Problem statement =
Please write out all of the records below exactly as they appear.

Saved data entries
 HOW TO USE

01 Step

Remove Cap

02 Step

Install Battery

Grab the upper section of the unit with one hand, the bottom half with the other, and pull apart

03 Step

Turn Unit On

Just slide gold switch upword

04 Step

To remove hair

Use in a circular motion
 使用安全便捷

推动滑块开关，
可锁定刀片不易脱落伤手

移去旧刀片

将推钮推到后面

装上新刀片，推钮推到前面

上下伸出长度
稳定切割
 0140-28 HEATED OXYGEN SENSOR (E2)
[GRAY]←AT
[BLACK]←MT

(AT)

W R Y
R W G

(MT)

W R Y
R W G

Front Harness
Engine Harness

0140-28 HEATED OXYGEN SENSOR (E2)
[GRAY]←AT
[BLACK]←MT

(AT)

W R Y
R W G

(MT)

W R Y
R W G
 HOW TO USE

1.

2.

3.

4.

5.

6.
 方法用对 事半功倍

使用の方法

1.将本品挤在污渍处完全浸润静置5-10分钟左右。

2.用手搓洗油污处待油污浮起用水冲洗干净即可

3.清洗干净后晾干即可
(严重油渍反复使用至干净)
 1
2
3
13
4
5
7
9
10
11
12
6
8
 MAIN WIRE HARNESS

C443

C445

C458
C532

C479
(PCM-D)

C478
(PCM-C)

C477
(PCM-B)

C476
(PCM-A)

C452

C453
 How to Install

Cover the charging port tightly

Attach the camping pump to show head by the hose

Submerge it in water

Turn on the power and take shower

Response box =
 HOW TO USE

01 Step

Remove Cap

02 Step

Install Battery

Grab the upper section of the unit with one hand, the bottom half with the other, and pull apart

03 Step

Turn Unit On

Just slide gold switch upword

04 Step

To remove hair

Use in a circular motion
 使用安全便捷

推动滑块开关，
可锁定刀片不易脱落伤手

移去旧刀片

将推钮推到后面

装上新刀片，推钮推到前面

上下伸出长度
稳定切割
 0140-28 HEATED OXYGEN SENSOR (E2)
[GRAY]←AT
[BLACK]←MT

(AT)

W R Y
R W G

(MT)

W R Y
R W G

Front Harness
Engine Harness

0140-28 HEATED OXYGEN SENSOR (E2)
[GRAY]←AT
[BLACK]←MT

(AT)

W R Y
R W G

(MT)

W R Y
R W G
 HOW TO USE

1.

2.

3.

4.

5.

6.
 方法用对 事半功倍

使用の方法

1.将本品挤在污渍处完全浸润静置5-10分钟左右。

2.用手搓洗油污处待油污浮起用水冲洗干净即可

3.清洗干净后晾干即可
(严重油渍反复使用至干净)
 1
2
3
13
4
5
7
9
10
11
12
6
8
 MAIN WIRE HARNESS

C443

C445

C458
C532

C479
(PCM-D)

C478
(PCM-C)

C477
(PCM-B)

C476
(PCM-A)

C452

C453
 How to Install

Cover the charging port tightly

Attach the camping pump to show head by the hose

Submerge it in water

Turn on the power and take shower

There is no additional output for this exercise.